# EXTRAIT

........

B) Un fonctionnement déterminé par le
marché international, et nécessitant des investissements
lourds
Les exploitations d'entreprise privilégient des
spéculations destinées à l'exportation (mangue, tomate
cerise), des légumes utilisés dans la préparation de plats
de type européens (haricot, pomme de terre) ou rares sur le
marché à certaines périodes de l'année (arachide).
Les exploitations d'entreprise et les exploitations familiales ne
cultivent pas les mêmes variétés de fruits et
légumes. Par exemple, les entreprises agricoles cultivent une
variété de mangue destinée uniquement au marché
européen, la mangue « Kent », qui est une
variété à chair ferme supportant mieux le stockage
prolongé que les variétés locales. On constate un
désintérêt de ces exploitations vis-à-vis de
productions locales comme les aubergines amères
et les choux par exemple.
Photos 5-Conditionnement de tomates cerises
dans
une coopérative de Sébikhotane.
Photo 6-Champs de mangues Kent
destinées au
marché européen. Un système
d'irrigation par goutte à goutte est utilisé.
Toutes les exploitations d'entreprise de
l'échantillon sont dotées de réseaux
d'irrigation. La connexion au réseau de la
Sénégalaise Des Eaux est le fait de promoteurs qui exploitent
des superficies peu importantes (entre 0,5 et 3 hectares). En
revanche, l'aménagement de forages concerne une exploitation de
l'échantillon qui met en valeur un domaine de 90 hectares.
Les équipements inventoriés sont divers : tracteurs,
groupes électrogènes, véhicules, pulvérisateurs,
semoirs, charrues, charrettes. La plus grande des exploitations
possède sa propre chaîne de conditionnement et sa chambre
froide, les autres utilisent les installations de la fédération
des producteurs maraîchers.
Selon les résultats de l'enquête, la
majorité des exploitations d'entreprise dispose d'un personnel permanent
composé non seulement d'ouvriers agricoles, mais aussi de techniciens
chargés du conseil et du suivi titulaires au minimum du
baccalauréat. Mais parfois, la gestion
de certaines exploitations implique aussi la main-d'oeuvre
familiale. Dans ce cas de figure, les promoteurs font appel à des
membres de la famille (épouses, fils, frères) ou à
d'autres personnes apparentées (neveux, cousins, etc.) pour qu'ils
apportent un appui dans la conduite
des activités en prenant en charge des tâches,
telles que la supervision des ouvriers.
Pour le Président de la Fédération
des producteurs maraîchers, les horticulteurs
sénégalais bénéficient d'un environnement favorable
aux productions de contre-saison pour le marché européen. En
effet, le pays jouit d'une position géographique lui permettant
de se positionner de façon avantageuse sur le créneau de
la fourniture de fruits et légumes hors saison aux clients
européens. Ces produits pourraient également trouver des
débouchés dans
d'autres régions du monde (en particulier, Amérique
du Nord et Moyen-Orient).

........

# ENREGISTREMENTS FOURNIS
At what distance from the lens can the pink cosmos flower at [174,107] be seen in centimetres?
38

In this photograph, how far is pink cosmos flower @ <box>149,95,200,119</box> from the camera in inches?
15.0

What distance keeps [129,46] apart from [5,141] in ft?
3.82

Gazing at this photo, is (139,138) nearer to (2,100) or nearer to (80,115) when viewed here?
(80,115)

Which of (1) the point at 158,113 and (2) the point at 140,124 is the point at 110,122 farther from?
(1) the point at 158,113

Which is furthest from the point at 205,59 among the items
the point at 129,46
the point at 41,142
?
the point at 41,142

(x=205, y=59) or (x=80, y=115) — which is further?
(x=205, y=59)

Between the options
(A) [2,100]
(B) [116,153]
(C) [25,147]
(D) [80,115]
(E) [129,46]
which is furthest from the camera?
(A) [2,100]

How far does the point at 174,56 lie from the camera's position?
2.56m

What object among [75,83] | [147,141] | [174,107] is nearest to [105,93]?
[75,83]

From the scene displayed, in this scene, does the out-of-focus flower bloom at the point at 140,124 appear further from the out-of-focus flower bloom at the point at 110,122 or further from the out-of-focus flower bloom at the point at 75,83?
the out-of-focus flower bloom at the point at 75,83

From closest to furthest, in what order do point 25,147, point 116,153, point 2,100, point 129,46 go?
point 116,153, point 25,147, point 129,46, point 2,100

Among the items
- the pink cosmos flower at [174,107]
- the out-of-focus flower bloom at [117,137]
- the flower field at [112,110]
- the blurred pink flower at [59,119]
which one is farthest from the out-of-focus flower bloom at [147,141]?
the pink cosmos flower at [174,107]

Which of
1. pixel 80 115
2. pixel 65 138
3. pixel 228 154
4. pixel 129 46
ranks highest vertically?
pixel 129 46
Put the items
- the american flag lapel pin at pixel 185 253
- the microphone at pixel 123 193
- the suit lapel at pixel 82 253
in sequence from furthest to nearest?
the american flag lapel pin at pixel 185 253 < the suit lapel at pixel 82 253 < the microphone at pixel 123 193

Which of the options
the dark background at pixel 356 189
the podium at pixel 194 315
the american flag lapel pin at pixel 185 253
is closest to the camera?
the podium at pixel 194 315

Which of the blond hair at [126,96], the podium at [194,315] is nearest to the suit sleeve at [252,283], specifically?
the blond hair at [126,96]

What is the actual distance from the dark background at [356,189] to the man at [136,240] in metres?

........

# TRAVAIL DEMANDÉ
1. D'après l'extrait sur les exploitations horticoles au Sénégal, quelle variété de mangue les entreprises agricoles cultivent-elles uniquement pour le marché européen ?
2. Reprenez l'extrait sur les exploitations horticoles sénégalaises à partir de sa dernière phrase.
Les enregistrements ont une autre origine que l'extrait.

# RÉSULTATS DES TÂCHES
1. Elles cultivent la mangue « Kent », une variété à chair ferme qui supporte mieux le stockage prolongé que les variétés locales.

2.
L'entité Syspro de l'Ong Enda a effectué durant une
année des exportations d'haricots
à destination des Etats-Unis. Il s'y ajoute que
le transport maritime offre actuellement des possibilités plus
grandes d'exporter des produits réfrigérés vers
l'Europe. Un plus grand recours aux bateaux pourrait permettre d'exporter
des volumes plus importants de légumes à
des coûts inférieurs à ceux du fret
aérien qui concentre plus des trois quarts des exportations
actuelles.
Le développement des exportations de produits
frais se heurte cependant aux contraintes liées aux normes de
calibrage et de qualité exigées par les pays européens :
seuls quelques grands exploitants sont actuellement en mesure de satisfaire les
conditions de qualité
des produits qu'exigent les pays du Nord. Les petits producteurs,
qui sont les plus nombreux
au niveau de la filière horticole,
cherchent à intégrer le cercle des exportateurs par
l'intermédiaire de fédérations maraîchères.
Aujourd'hui, à l'échelle nationale, cinq exploitants
réalisent environ 80% des exportations de produits horticoles
(dont 30% pour la seule
entreprise FilFili).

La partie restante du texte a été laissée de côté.